After the dancing, there was a ritual with chanting that ended in the lighting of a bonfire. People circumambulated the fire, some barefoot, and strewed flower petals into the fire.
Before we left, we went into the temple proper. We removed our shoes and walked around to the various shrines which were inset into the walls, shrines to Durga, Shiva, Ganesh, Parthavi Devi and others. I was impressed by how people brought their young children into the temple and let them ring the bell for fun. It was simultaneously a reverent and a joyous affair.
At one point, my daughter seated herself with numerous other people in front of the shrine for Ganesh. A priest was disbursing various offerings to the idol, including milk and fruit. My wife and I were impressed by my daughter’s seriousness … until it came time to leave and she complained that they hadn’t “finished making the cookies”. Apparently, she saw the offerings, mistook them for ingredients, and somehow inferred that cookies would be forthcoming. I should have known! She wouldn’t sit still for that long unless she was expecting dessert.
I can’t claim to understand anything more about Hinduism as a result of attending the Holi celebration, not intellectually at least. But I do truly feel that the experience of participating in the celebration brought me a little closer to the spirit of Hinduism. I think there is a “spirit” to every religion. It is something which cannot be communicated through books, but only through participation. Prior to going, I had downloaded the temple brochure which explains a little about Hinduism, its major gods, and the role of idols. But reading about it and experiencing it, even as an outsider, were vastly different. Like the difference between reading the instructions for assembling a bike and riding a bike.

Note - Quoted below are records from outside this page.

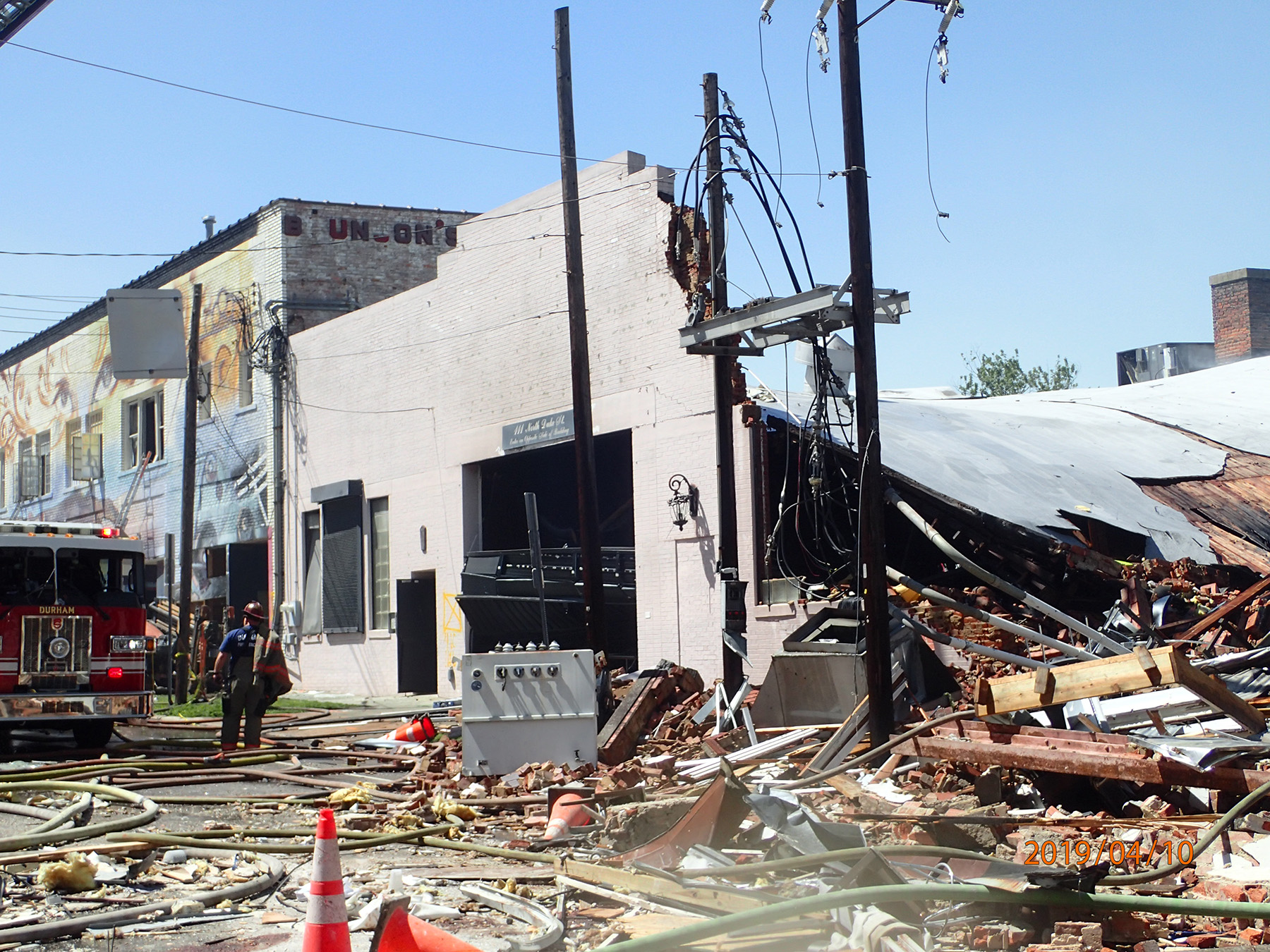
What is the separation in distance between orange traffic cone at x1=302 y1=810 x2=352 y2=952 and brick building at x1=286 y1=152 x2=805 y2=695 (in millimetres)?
12055

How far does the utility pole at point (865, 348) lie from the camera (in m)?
11.6

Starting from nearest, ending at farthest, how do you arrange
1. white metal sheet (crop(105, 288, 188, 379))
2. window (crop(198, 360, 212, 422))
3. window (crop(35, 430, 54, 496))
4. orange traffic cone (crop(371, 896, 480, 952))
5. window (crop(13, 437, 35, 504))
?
orange traffic cone (crop(371, 896, 480, 952)) → white metal sheet (crop(105, 288, 188, 379)) → window (crop(198, 360, 212, 422)) → window (crop(35, 430, 54, 496)) → window (crop(13, 437, 35, 504))

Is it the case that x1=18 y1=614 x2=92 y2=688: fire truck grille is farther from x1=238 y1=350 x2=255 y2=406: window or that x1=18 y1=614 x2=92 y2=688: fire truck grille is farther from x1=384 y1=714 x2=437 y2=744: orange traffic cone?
x1=238 y1=350 x2=255 y2=406: window

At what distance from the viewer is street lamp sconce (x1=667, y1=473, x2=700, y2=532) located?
1911 cm

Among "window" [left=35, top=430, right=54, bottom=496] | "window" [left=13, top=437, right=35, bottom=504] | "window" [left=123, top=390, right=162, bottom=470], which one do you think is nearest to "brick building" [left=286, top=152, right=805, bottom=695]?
"window" [left=123, top=390, right=162, bottom=470]

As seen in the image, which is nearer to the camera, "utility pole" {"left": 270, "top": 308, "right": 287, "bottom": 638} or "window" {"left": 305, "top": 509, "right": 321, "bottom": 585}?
"window" {"left": 305, "top": 509, "right": 321, "bottom": 585}

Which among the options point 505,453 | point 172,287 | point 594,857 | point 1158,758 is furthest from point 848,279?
point 172,287

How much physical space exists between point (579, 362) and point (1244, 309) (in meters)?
25.1

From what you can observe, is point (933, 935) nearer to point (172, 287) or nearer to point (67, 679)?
point (67, 679)

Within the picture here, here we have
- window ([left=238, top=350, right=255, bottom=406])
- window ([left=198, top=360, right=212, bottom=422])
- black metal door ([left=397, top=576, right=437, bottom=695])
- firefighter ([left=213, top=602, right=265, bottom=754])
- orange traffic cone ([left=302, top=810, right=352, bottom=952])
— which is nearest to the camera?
orange traffic cone ([left=302, top=810, right=352, bottom=952])

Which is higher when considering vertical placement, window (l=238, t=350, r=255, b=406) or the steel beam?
window (l=238, t=350, r=255, b=406)

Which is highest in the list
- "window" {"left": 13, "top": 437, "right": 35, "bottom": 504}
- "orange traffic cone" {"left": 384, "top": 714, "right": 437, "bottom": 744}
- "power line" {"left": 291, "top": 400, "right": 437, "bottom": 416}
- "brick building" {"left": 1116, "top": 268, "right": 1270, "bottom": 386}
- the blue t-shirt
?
"brick building" {"left": 1116, "top": 268, "right": 1270, "bottom": 386}

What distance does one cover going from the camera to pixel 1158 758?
884cm
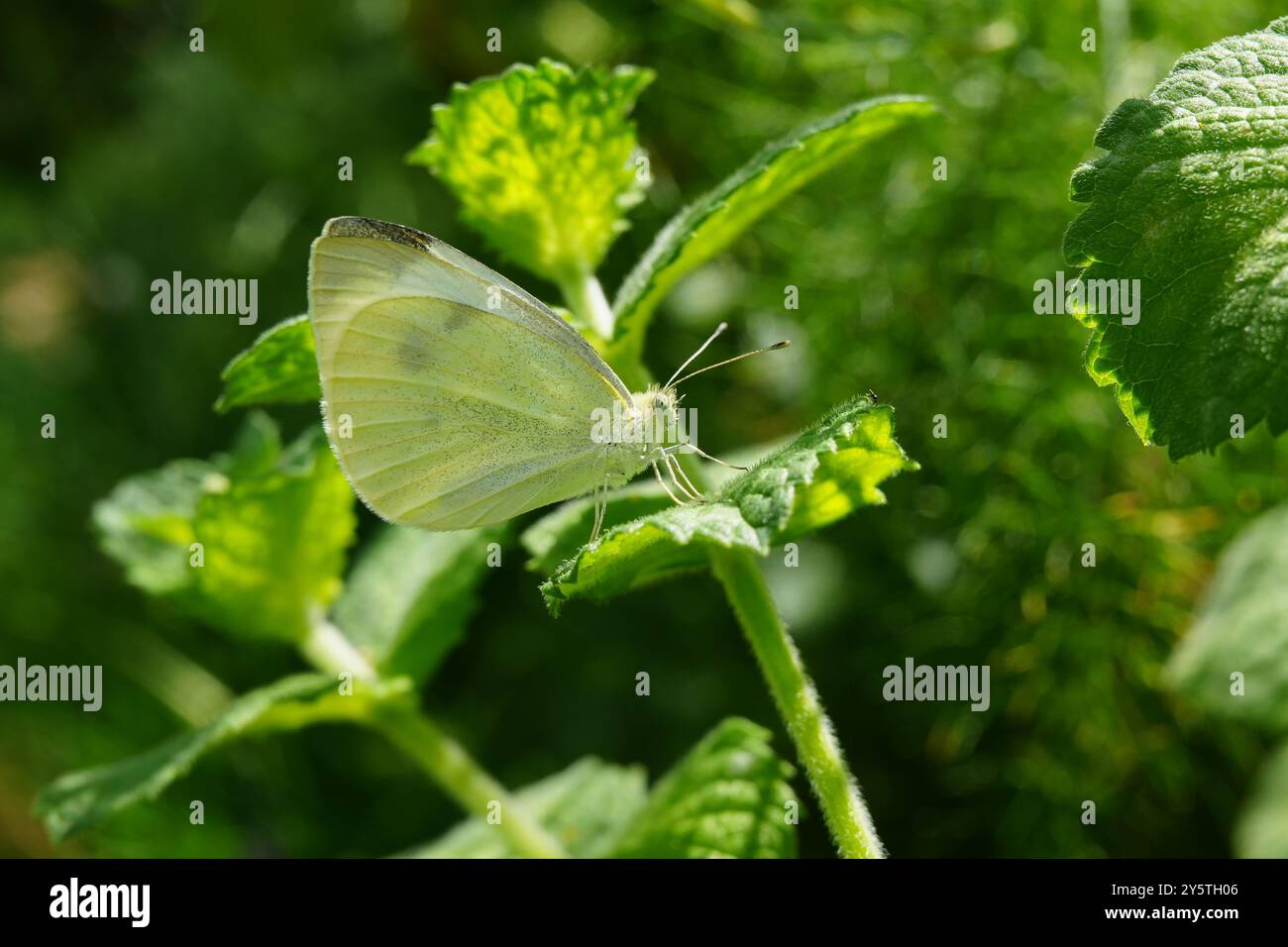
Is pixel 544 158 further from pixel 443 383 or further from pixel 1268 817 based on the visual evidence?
pixel 1268 817

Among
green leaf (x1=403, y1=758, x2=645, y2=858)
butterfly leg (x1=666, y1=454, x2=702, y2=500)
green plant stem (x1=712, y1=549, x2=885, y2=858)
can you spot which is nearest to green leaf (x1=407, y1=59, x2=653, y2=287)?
butterfly leg (x1=666, y1=454, x2=702, y2=500)

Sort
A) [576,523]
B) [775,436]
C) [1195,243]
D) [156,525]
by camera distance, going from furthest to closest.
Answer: [775,436], [156,525], [576,523], [1195,243]

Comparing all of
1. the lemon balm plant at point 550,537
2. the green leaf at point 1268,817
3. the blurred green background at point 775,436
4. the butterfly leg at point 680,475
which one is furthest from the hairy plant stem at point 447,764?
the green leaf at point 1268,817

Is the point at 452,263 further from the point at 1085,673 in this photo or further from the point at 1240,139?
the point at 1085,673

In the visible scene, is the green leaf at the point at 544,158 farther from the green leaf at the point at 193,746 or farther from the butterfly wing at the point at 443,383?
the green leaf at the point at 193,746

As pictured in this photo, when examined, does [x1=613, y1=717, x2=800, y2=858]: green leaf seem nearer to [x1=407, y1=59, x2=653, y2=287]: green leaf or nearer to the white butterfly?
the white butterfly

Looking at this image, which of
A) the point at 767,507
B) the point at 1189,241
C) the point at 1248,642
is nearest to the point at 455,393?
the point at 767,507
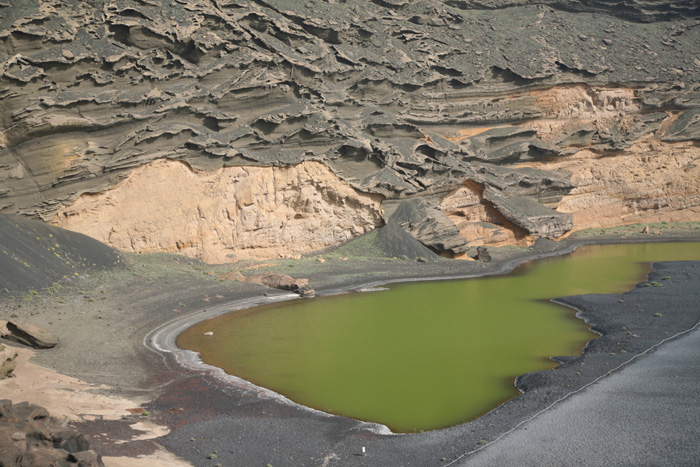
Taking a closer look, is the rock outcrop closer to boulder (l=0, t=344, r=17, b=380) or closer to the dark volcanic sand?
the dark volcanic sand

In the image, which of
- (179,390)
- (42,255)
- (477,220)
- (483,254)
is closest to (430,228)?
(483,254)

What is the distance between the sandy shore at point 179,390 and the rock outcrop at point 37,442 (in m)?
0.98

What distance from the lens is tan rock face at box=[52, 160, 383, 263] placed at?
25.5 m

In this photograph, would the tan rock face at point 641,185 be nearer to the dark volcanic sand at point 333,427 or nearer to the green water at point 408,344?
the green water at point 408,344

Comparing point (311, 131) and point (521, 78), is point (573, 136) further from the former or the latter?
point (311, 131)

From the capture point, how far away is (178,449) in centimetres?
990

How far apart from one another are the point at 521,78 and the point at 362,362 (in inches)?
1268

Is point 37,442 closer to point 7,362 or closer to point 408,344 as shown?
point 7,362

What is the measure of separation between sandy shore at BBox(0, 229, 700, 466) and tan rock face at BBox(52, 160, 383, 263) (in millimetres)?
3424

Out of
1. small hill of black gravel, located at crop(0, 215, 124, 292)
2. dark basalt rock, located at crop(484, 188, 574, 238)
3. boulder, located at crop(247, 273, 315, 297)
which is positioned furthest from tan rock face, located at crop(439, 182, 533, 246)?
small hill of black gravel, located at crop(0, 215, 124, 292)

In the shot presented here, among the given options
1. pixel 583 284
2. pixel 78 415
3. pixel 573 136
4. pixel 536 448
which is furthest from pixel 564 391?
pixel 573 136

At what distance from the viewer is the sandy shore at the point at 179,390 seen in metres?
10.0

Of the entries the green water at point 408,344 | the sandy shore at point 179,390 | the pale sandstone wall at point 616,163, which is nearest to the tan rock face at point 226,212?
the sandy shore at point 179,390

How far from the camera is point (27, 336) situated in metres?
14.8
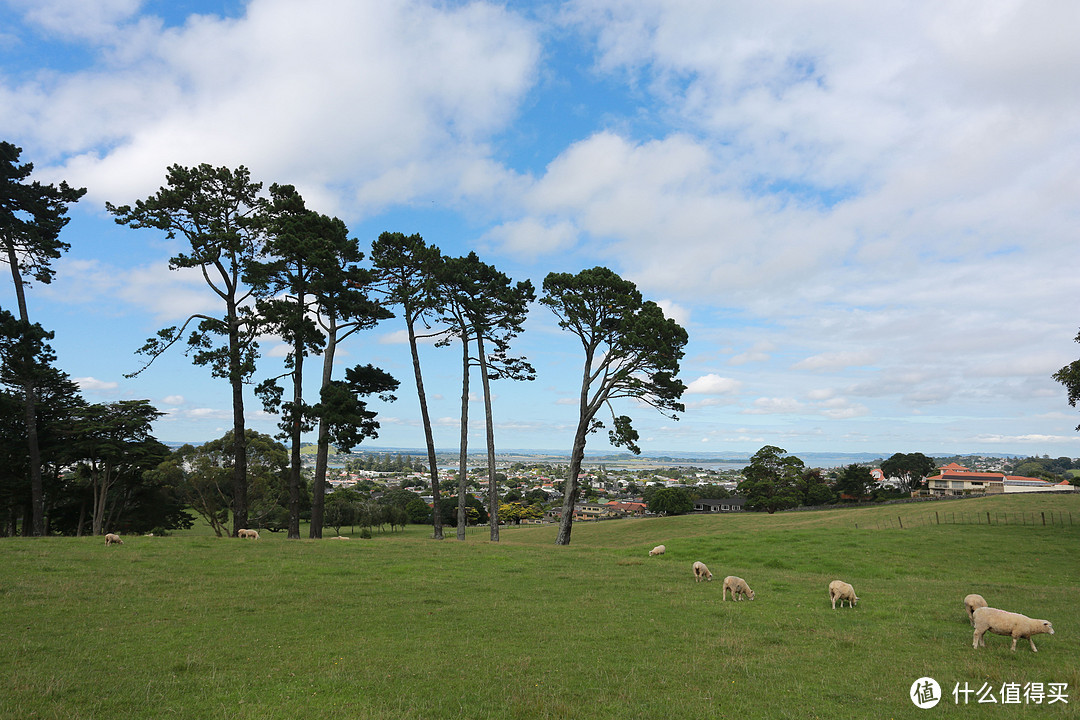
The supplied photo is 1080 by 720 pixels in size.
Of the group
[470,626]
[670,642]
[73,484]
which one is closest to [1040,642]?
[670,642]

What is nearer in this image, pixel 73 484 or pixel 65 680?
pixel 65 680

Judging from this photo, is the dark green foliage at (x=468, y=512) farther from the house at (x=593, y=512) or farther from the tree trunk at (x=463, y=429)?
the tree trunk at (x=463, y=429)

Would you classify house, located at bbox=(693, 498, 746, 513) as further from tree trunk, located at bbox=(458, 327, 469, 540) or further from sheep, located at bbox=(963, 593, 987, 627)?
sheep, located at bbox=(963, 593, 987, 627)

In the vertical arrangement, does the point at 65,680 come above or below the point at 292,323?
below

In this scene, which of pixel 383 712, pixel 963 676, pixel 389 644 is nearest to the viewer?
pixel 383 712

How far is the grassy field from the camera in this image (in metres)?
7.39

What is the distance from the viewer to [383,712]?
684 centimetres

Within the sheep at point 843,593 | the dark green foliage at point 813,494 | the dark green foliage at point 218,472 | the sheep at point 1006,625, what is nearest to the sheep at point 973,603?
the sheep at point 1006,625

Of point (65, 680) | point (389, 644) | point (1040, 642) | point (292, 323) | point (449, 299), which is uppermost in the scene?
point (449, 299)

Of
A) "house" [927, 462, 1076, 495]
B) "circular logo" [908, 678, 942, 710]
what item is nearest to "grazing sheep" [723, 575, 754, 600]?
"circular logo" [908, 678, 942, 710]

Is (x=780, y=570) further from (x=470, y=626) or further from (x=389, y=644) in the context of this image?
(x=389, y=644)

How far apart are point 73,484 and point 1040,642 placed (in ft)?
166

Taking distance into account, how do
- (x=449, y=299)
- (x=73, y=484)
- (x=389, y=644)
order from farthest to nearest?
(x=73, y=484) → (x=449, y=299) → (x=389, y=644)

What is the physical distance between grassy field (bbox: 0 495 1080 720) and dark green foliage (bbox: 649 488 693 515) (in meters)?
69.7
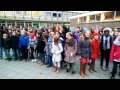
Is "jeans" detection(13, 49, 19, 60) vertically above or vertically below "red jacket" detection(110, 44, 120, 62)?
below

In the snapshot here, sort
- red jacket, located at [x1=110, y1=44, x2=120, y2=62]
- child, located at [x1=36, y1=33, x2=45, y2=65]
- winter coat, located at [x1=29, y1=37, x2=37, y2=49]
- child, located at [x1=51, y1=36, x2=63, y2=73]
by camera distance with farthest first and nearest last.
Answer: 1. winter coat, located at [x1=29, y1=37, x2=37, y2=49]
2. child, located at [x1=36, y1=33, x2=45, y2=65]
3. child, located at [x1=51, y1=36, x2=63, y2=73]
4. red jacket, located at [x1=110, y1=44, x2=120, y2=62]

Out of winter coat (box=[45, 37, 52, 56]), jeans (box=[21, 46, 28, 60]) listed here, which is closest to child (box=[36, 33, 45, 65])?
winter coat (box=[45, 37, 52, 56])

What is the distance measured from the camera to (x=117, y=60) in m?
6.02

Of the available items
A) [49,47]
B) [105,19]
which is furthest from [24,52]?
[105,19]

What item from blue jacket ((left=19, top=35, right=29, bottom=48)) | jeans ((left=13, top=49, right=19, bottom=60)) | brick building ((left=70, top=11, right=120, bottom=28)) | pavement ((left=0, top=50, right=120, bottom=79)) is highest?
brick building ((left=70, top=11, right=120, bottom=28))

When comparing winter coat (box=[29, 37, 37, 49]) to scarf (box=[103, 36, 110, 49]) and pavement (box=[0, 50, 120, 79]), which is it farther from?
scarf (box=[103, 36, 110, 49])

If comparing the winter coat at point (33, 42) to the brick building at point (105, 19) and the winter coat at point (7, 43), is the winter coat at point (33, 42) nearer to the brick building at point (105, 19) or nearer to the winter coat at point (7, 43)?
the winter coat at point (7, 43)

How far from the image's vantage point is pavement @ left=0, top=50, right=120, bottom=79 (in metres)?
6.62

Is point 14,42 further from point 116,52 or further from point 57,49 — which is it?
point 116,52

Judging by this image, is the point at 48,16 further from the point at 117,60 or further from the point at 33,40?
the point at 117,60

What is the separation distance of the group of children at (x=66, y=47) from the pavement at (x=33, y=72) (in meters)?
0.28

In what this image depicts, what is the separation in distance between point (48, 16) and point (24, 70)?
1677 inches
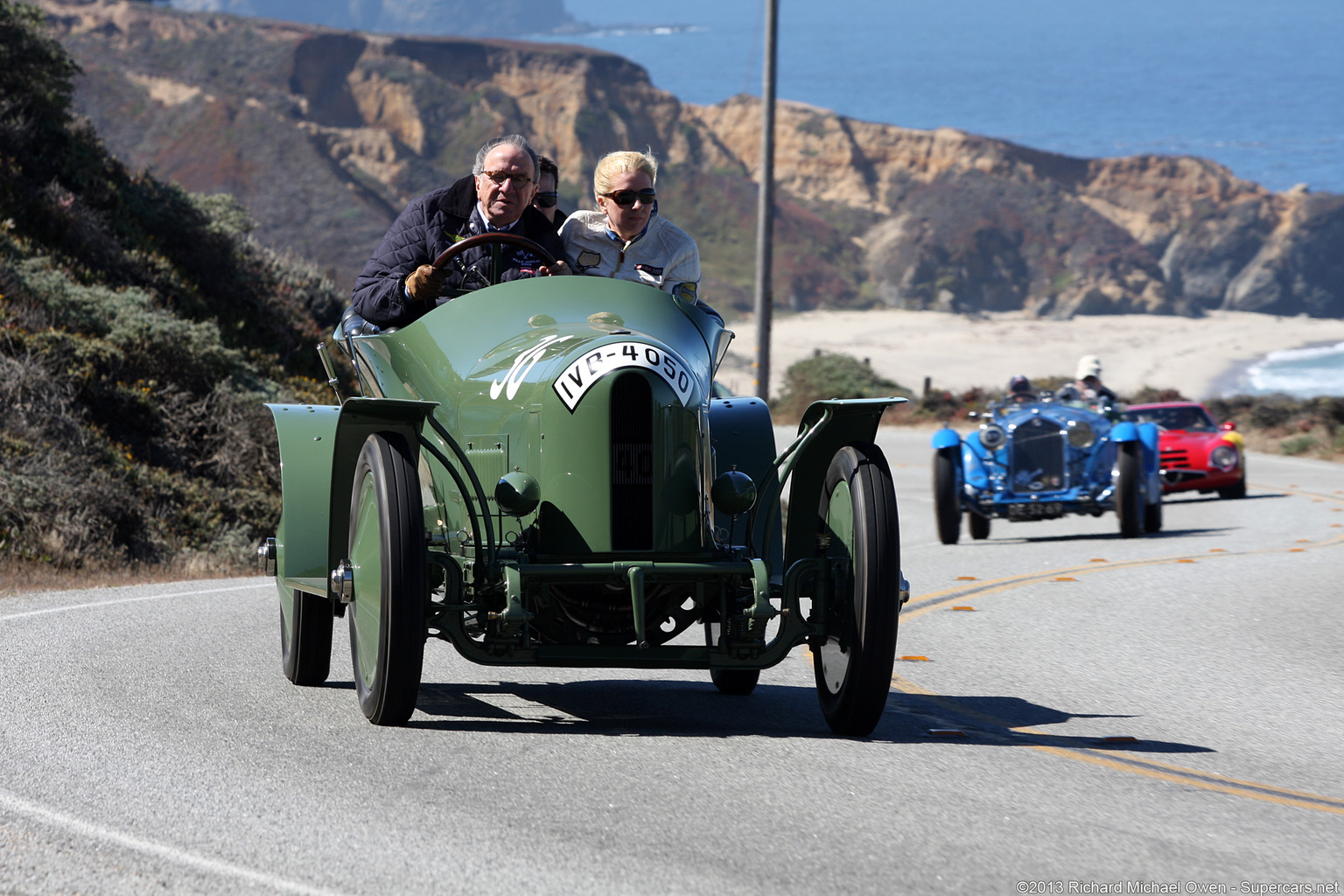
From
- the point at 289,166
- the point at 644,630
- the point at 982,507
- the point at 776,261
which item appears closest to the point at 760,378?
the point at 982,507

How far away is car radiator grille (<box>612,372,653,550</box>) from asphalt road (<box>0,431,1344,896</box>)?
0.80 m

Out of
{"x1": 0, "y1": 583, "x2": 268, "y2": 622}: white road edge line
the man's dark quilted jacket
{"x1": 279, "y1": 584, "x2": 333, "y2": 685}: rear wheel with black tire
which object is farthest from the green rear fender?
{"x1": 0, "y1": 583, "x2": 268, "y2": 622}: white road edge line

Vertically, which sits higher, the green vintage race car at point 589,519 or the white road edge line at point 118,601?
the green vintage race car at point 589,519

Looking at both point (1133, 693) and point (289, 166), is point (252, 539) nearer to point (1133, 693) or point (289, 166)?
point (1133, 693)

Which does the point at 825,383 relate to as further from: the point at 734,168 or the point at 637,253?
the point at 734,168

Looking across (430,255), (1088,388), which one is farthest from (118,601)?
(1088,388)

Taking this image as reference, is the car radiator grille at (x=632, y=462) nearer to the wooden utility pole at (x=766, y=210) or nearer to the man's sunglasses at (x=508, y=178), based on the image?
the man's sunglasses at (x=508, y=178)

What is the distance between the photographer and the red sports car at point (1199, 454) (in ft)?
65.4

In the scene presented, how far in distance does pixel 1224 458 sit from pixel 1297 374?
57.2 meters

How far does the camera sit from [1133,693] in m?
7.56

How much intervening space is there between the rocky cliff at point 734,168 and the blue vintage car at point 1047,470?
65.1 metres

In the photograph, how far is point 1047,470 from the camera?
15.3 metres

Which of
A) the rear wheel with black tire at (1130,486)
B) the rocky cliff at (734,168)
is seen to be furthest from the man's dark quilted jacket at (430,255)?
the rocky cliff at (734,168)

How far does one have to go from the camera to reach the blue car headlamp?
19906 mm
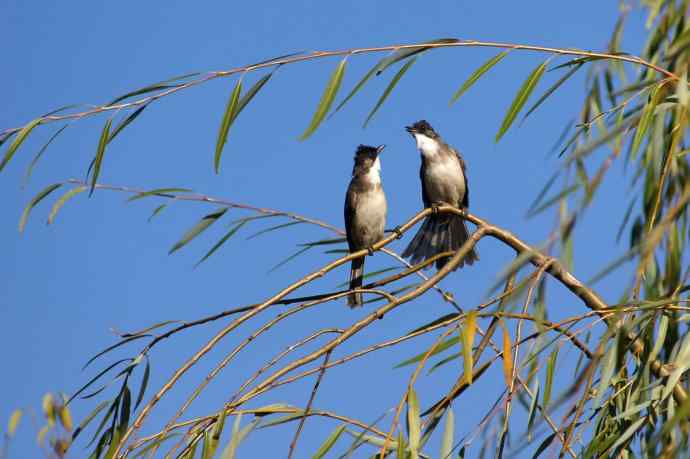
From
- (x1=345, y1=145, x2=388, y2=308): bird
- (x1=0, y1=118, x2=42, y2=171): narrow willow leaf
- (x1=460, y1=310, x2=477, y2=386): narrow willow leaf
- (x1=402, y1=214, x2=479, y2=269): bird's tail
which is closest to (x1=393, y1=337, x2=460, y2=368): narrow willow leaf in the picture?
(x1=460, y1=310, x2=477, y2=386): narrow willow leaf

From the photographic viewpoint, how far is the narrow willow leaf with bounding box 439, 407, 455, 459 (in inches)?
116

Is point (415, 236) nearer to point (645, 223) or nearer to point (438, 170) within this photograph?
point (438, 170)

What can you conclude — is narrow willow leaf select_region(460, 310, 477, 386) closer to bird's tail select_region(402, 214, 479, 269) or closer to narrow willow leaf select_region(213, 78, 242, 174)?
narrow willow leaf select_region(213, 78, 242, 174)

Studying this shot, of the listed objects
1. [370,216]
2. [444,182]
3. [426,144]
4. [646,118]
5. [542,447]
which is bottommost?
[542,447]

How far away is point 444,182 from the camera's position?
805 cm

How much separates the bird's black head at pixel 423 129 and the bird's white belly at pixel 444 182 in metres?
0.32

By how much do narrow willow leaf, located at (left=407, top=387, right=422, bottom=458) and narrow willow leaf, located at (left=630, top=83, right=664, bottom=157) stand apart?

Participating in the celebration and interacting with the participants conveys something that cannot be communicated in the language of doctrine or dogma. It’s a feeling — a pathos, if you will. It is a quality that varies considerably from the Hindu Holi celebration to the Mormon experience of my childhood to the evangelical Christian services to a Catholic masses I’ve attended to all the various Neopagan rituals I attended at Pantheacon.
I know I’ve still just scratched the surface of experiencing Hinduism. Just as reading the pamphlet about Hinduism barely scratches the surface of Hindu theology and mythology. We’re all looking forward to going back .. maybe for Diwali in the autumn.